O Conselho da ONU informou que as restrições à circulação de mercadorias pelo Estreito de Ormuz podem gerar impactos globais, como inflação, desaceleração econômica e risco alimentar. A declaração ocorreu nesta segunda-feira, com foco na circulação segura da economia mundial.

Segundo o porta-voz adjunto Farhan Haq, a escassez de combustível e fertilizantes atingiria especialmente países com menor capacidade de absorver choques econômicos. A ONU reforçou a necessidade de restabelecer a liberdade de navegação, conforme o Direito do Mar.

A organização destacou que não apoia a criação de uma autoridade que restrinja o acesso ao estreito. A prioridade é manter vias de passagem livres para navios de uso comercial e humanitário, em conformidade com as leis internacionais.

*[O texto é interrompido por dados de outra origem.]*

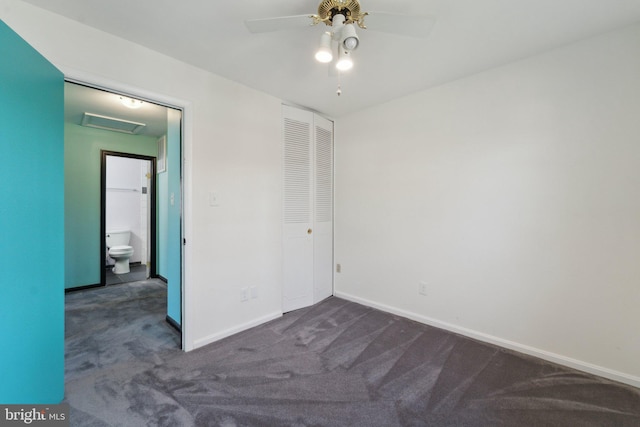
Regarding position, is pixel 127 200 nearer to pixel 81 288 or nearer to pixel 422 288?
pixel 81 288

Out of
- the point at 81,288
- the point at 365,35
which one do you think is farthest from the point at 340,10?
the point at 81,288

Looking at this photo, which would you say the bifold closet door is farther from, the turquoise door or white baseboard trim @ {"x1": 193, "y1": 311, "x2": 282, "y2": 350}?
the turquoise door

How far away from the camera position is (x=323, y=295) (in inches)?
136

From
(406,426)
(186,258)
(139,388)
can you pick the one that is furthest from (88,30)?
(406,426)

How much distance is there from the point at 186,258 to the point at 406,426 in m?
1.99

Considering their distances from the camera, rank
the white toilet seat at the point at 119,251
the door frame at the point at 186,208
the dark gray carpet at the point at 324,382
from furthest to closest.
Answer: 1. the white toilet seat at the point at 119,251
2. the door frame at the point at 186,208
3. the dark gray carpet at the point at 324,382

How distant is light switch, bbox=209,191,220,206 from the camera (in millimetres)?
2361

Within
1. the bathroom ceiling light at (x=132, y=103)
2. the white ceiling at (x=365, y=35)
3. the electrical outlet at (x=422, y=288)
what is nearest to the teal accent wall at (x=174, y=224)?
the bathroom ceiling light at (x=132, y=103)

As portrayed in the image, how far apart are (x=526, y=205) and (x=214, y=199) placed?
2.73 metres

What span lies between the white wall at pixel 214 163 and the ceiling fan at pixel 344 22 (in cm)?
108

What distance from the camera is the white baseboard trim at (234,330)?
2.29 meters

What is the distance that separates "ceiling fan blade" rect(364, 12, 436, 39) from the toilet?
5382 millimetres

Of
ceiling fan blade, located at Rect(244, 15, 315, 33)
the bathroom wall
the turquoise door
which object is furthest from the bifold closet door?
the bathroom wall

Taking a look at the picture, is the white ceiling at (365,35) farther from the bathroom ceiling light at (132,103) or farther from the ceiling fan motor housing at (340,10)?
the bathroom ceiling light at (132,103)
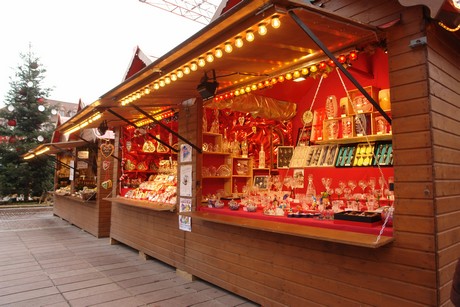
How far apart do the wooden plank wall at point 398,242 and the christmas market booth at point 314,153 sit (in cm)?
1

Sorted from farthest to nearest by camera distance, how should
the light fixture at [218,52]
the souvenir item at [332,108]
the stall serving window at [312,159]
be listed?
the souvenir item at [332,108]
the stall serving window at [312,159]
the light fixture at [218,52]

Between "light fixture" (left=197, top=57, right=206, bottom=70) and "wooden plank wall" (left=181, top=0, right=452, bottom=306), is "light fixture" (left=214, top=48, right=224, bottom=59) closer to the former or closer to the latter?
"light fixture" (left=197, top=57, right=206, bottom=70)

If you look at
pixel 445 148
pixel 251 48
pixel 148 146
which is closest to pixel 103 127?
pixel 148 146

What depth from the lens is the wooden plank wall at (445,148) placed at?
254 cm

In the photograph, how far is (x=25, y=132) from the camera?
1761cm

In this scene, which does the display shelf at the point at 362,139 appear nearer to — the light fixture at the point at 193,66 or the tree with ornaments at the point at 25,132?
the light fixture at the point at 193,66

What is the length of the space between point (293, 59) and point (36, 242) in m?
8.14

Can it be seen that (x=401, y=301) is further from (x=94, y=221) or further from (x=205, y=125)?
(x=94, y=221)

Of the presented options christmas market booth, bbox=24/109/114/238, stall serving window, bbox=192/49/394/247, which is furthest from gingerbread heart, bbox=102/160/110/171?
stall serving window, bbox=192/49/394/247

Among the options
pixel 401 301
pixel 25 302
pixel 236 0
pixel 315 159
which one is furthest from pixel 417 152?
pixel 25 302

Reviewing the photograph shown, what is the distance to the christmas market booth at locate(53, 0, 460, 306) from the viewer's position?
2.60 m

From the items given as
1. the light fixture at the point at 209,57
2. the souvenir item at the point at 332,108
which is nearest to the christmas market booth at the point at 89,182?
the light fixture at the point at 209,57

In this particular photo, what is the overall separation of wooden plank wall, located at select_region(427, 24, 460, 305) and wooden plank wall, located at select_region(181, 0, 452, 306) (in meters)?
0.05

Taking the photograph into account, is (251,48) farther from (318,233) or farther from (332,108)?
(332,108)
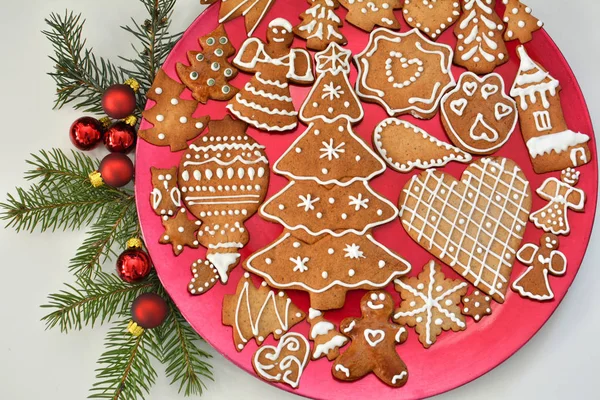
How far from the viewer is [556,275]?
1303mm

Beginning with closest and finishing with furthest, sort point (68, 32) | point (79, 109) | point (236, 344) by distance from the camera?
point (236, 344) < point (68, 32) < point (79, 109)

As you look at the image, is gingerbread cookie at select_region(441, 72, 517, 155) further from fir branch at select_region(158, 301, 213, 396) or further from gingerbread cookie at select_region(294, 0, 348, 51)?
fir branch at select_region(158, 301, 213, 396)

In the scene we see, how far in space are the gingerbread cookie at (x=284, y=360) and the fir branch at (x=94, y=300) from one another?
0.98 feet

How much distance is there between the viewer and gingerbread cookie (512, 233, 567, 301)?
1288mm

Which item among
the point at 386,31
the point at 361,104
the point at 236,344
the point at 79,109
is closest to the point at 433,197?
the point at 361,104

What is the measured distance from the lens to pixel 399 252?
1300mm

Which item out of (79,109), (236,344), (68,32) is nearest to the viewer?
(236,344)

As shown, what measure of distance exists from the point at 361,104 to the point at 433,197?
28 centimetres

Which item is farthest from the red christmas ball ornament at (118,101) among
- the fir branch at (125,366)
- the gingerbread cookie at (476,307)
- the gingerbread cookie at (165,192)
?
the gingerbread cookie at (476,307)

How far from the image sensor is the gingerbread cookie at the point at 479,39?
138 centimetres

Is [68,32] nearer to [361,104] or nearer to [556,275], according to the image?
[361,104]

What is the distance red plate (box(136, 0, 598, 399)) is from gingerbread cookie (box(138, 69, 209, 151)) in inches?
0.8

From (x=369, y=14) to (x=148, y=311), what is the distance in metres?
0.86

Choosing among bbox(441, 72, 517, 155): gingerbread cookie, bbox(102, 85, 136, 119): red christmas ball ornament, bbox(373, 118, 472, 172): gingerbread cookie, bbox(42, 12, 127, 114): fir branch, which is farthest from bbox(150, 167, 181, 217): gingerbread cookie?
bbox(441, 72, 517, 155): gingerbread cookie
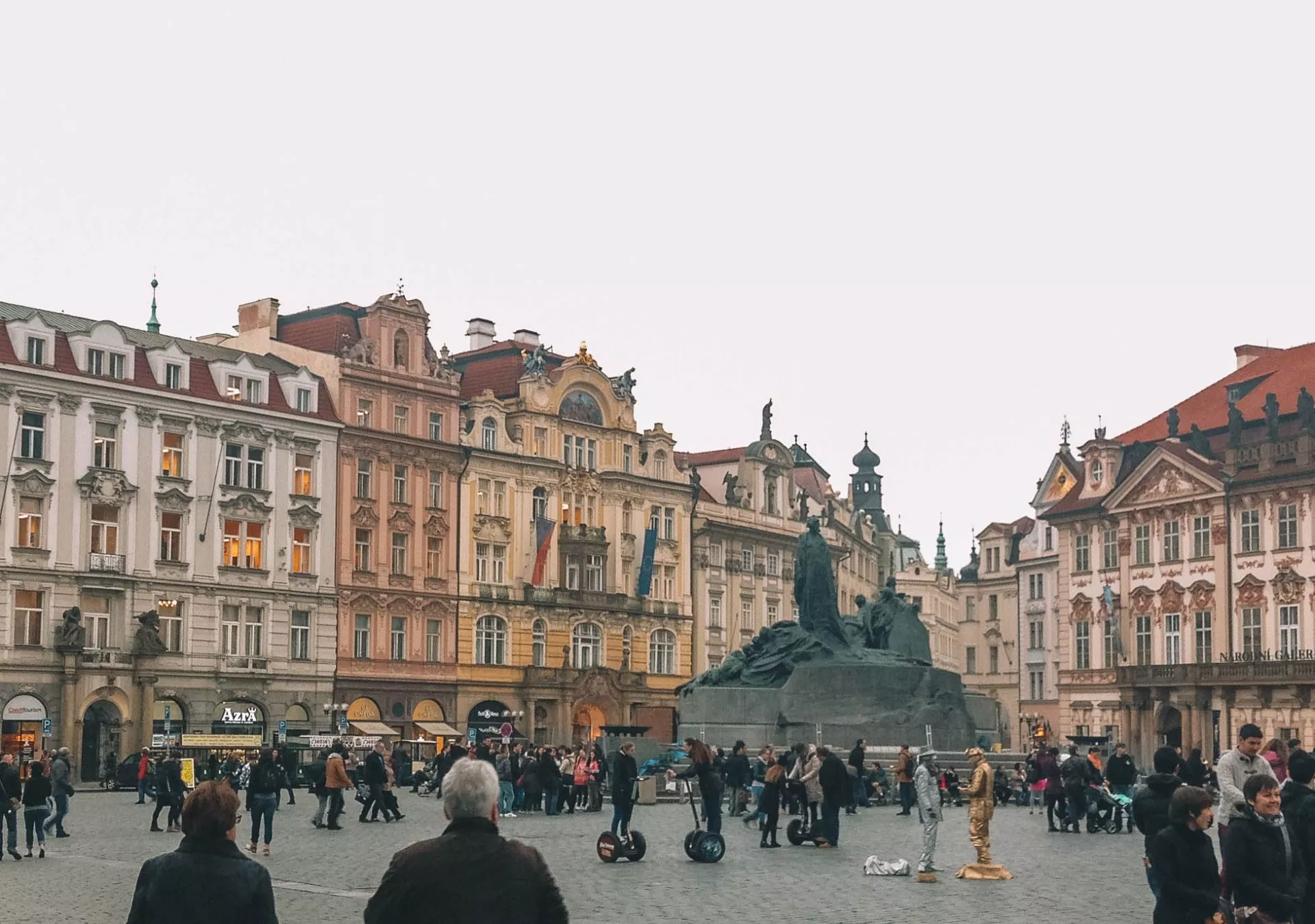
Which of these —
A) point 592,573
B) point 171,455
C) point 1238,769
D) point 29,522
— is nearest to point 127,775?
point 29,522

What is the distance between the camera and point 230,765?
48.5 metres

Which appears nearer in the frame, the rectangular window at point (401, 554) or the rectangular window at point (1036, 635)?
the rectangular window at point (401, 554)

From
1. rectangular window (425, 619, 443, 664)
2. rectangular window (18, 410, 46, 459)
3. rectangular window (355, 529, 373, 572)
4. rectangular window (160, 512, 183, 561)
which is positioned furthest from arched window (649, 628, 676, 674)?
rectangular window (18, 410, 46, 459)

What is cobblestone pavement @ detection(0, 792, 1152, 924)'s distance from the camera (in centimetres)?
1822

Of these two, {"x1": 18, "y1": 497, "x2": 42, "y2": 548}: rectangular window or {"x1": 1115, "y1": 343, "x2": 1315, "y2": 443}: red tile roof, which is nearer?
{"x1": 18, "y1": 497, "x2": 42, "y2": 548}: rectangular window

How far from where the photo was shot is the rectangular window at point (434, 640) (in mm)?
74250

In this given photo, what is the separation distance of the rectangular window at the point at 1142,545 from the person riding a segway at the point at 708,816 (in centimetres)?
4945

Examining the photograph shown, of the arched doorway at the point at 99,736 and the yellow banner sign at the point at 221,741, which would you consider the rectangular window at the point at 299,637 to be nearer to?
the yellow banner sign at the point at 221,741

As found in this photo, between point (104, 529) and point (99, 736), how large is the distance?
6609mm

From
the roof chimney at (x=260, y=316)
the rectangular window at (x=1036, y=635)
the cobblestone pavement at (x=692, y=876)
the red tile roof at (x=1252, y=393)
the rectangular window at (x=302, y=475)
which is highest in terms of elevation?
the roof chimney at (x=260, y=316)

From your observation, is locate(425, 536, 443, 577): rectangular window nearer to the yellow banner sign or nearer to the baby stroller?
the yellow banner sign

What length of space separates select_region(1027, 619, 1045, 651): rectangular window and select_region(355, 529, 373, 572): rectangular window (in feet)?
102

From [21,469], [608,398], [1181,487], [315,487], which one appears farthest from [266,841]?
[608,398]

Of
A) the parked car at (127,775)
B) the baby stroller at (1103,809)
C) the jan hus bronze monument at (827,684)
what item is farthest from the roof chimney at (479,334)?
the baby stroller at (1103,809)
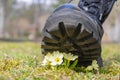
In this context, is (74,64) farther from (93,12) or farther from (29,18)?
(29,18)

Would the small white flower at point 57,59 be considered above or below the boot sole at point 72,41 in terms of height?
below

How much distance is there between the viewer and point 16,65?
2539mm

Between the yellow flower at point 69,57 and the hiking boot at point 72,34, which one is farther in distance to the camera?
the yellow flower at point 69,57

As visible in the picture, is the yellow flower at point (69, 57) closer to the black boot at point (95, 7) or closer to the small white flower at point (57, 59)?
the small white flower at point (57, 59)

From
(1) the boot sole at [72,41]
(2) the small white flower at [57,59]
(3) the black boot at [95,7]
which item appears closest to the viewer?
(1) the boot sole at [72,41]

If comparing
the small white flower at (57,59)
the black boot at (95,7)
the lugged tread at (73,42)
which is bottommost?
the small white flower at (57,59)

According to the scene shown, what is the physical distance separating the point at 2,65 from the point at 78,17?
590 millimetres

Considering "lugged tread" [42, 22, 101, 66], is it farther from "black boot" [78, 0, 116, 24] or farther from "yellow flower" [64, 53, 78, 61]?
"black boot" [78, 0, 116, 24]

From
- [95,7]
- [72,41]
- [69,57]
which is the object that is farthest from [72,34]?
[95,7]

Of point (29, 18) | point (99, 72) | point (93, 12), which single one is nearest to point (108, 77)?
point (99, 72)

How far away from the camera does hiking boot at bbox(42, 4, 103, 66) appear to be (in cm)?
217

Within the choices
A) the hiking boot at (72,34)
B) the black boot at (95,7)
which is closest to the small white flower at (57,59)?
the hiking boot at (72,34)

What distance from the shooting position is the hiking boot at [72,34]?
217 cm

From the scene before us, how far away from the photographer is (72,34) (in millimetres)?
2178
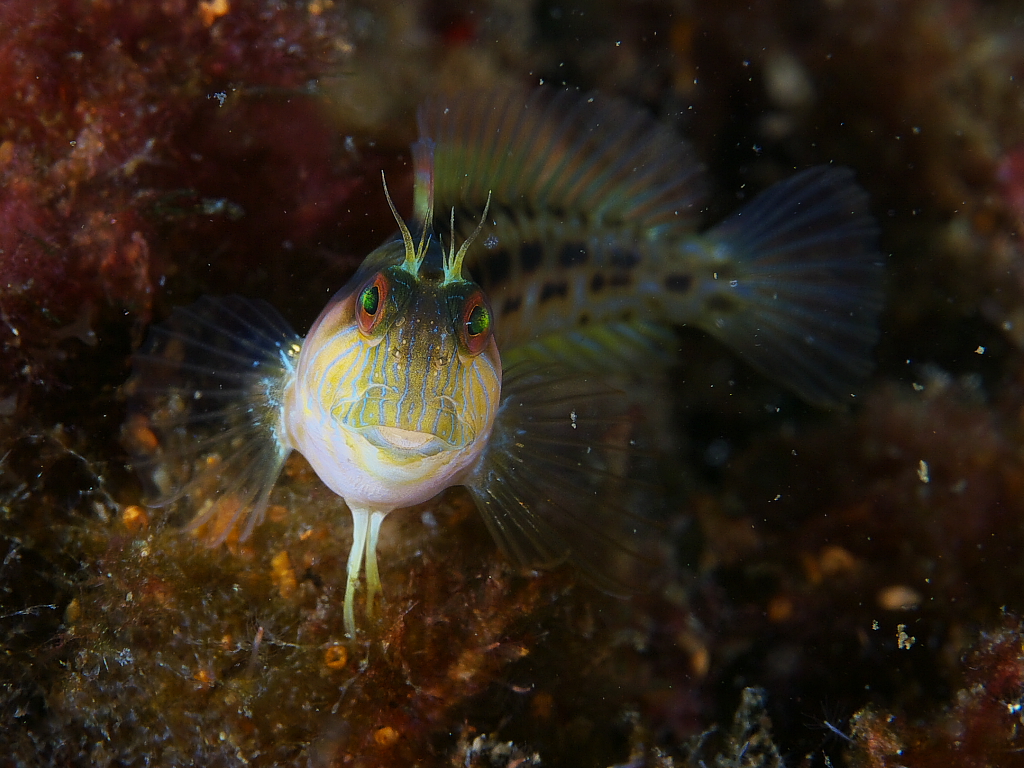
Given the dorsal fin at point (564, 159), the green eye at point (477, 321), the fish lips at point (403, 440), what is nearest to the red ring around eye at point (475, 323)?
the green eye at point (477, 321)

Autoridade iraniana e mudanças no tráfego

O Irã anunciou a criação da Autoridade do Estreito do Golfo Pérsico para gerenciar o tráfego em Ormuz, conforme publicação veiculada pela imprensa estatal. A legislação iraniana condiciona a passagem à coordenação com as forças armadas e autoridades do país.

A navegação fica restrita a barcos vinculados a Estados cooperantes, com passagem condicionada e taxas por serviços de gestão. Em contrapartida, o Irã afirma manter aberto o trecho para navios não vinculados a ataques ao país, mediante coordenação com Teerã.

Negociações e cenário diplomático

Paquistão atua como mediador nas negociações entre Irã e EUA, que estão suspensas desde o início do mês. Uma proposta revisada do Irã foi enviada nesta segunda-feira, segundo fontes oficiais. As partes relatam mensagens contraditórias e dificuldades no processo de mediação.

Apesar disso, o Irã afirma manter a disposição para preservar o cessar-fogo e retomá-lo conforme o progresso diplomático. Questões de programa nuclear e controle sobre Ormuz continuam elevando o nível de complexidade das negociações.